* [YOUR INSTRUCTIONS] Please pull every line of the records below into your reply word for word, leaving out the pictures.

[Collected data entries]

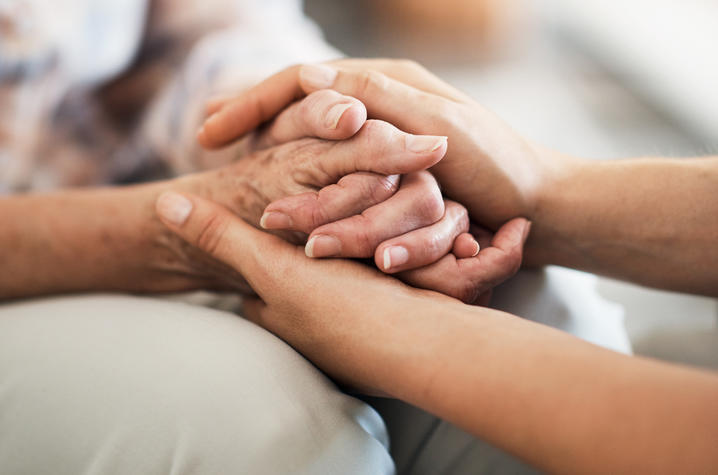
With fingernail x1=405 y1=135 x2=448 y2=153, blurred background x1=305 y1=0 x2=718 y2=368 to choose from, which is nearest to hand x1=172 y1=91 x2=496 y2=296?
fingernail x1=405 y1=135 x2=448 y2=153

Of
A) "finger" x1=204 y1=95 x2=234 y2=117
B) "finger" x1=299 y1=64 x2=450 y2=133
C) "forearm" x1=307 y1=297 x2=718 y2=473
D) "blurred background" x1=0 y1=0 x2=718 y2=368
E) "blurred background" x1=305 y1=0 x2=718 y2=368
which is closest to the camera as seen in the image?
"forearm" x1=307 y1=297 x2=718 y2=473

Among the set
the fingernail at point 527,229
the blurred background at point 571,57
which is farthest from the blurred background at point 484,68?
the fingernail at point 527,229

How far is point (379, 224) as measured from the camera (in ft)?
2.16

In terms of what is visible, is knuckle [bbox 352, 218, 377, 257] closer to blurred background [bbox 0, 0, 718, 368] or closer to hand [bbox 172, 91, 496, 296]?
hand [bbox 172, 91, 496, 296]

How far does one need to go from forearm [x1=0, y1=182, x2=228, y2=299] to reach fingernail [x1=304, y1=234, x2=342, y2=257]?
249mm

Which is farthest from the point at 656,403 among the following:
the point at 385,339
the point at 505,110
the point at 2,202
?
the point at 505,110

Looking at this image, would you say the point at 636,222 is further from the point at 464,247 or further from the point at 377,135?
the point at 377,135

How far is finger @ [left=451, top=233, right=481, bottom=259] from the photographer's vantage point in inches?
26.9

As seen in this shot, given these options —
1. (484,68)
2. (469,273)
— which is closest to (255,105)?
(469,273)

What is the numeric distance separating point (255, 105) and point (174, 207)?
0.60ft

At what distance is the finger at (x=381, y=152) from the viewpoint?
2.14ft

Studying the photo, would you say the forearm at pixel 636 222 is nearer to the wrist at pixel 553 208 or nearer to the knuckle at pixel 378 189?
the wrist at pixel 553 208

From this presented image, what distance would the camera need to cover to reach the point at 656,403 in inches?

* [CORRECT ANSWER]
With fingernail x1=405 y1=135 x2=448 y2=153, blurred background x1=305 y1=0 x2=718 y2=368 to choose from, which is nearest to hand x1=172 y1=91 x2=496 y2=296?
fingernail x1=405 y1=135 x2=448 y2=153

Of
A) "finger" x1=204 y1=95 x2=234 y2=117
B) "finger" x1=299 y1=64 x2=450 y2=133
C) "forearm" x1=307 y1=297 x2=718 y2=473
D) "blurred background" x1=0 y1=0 x2=718 y2=368
E) "blurred background" x1=305 y1=0 x2=718 y2=368
which is closest to the camera as seen in the image?
"forearm" x1=307 y1=297 x2=718 y2=473

Among the set
the fingernail at point 527,229
the blurred background at point 571,57
which is farthest from the blurred background at point 484,68?
the fingernail at point 527,229

How far is point (379, 224) as measured from the camera (in ft)?
2.16

In terms of what is visible, is knuckle [bbox 352, 218, 377, 257] closer to blurred background [bbox 0, 0, 718, 368] or closer to hand [bbox 172, 91, 496, 296]?
hand [bbox 172, 91, 496, 296]

How far does one need to go from forearm [x1=0, y1=182, x2=228, y2=299] to reach fingernail [x1=304, y1=234, x2=342, y2=257]?
249mm

Which is farthest from the point at 656,403 among the following:
the point at 385,339
the point at 505,110
the point at 2,202
?
the point at 505,110

Looking at this image, would you say the point at 636,222 is further from the point at 464,247 or further from the point at 377,135?
the point at 377,135

How far is finger @ [left=451, top=233, right=481, bottom=259] from the photographer's vantage point in inches?
26.9

As seen in this shot, given these options —
1. (484,68)
2. (469,273)
— which is closest to (255,105)?
(469,273)

What is the numeric distance separating point (255, 105) and point (174, 207)?
0.60ft

At what distance is the finger at (x=381, y=152) from the viewpoint?
2.14ft

Studying the photo, would you say the forearm at pixel 636 222 is nearer to the wrist at pixel 553 208 or nearer to the knuckle at pixel 378 189?
the wrist at pixel 553 208

From this presented image, what distance would the camera need to cover to reach the point at 656,403 in inches?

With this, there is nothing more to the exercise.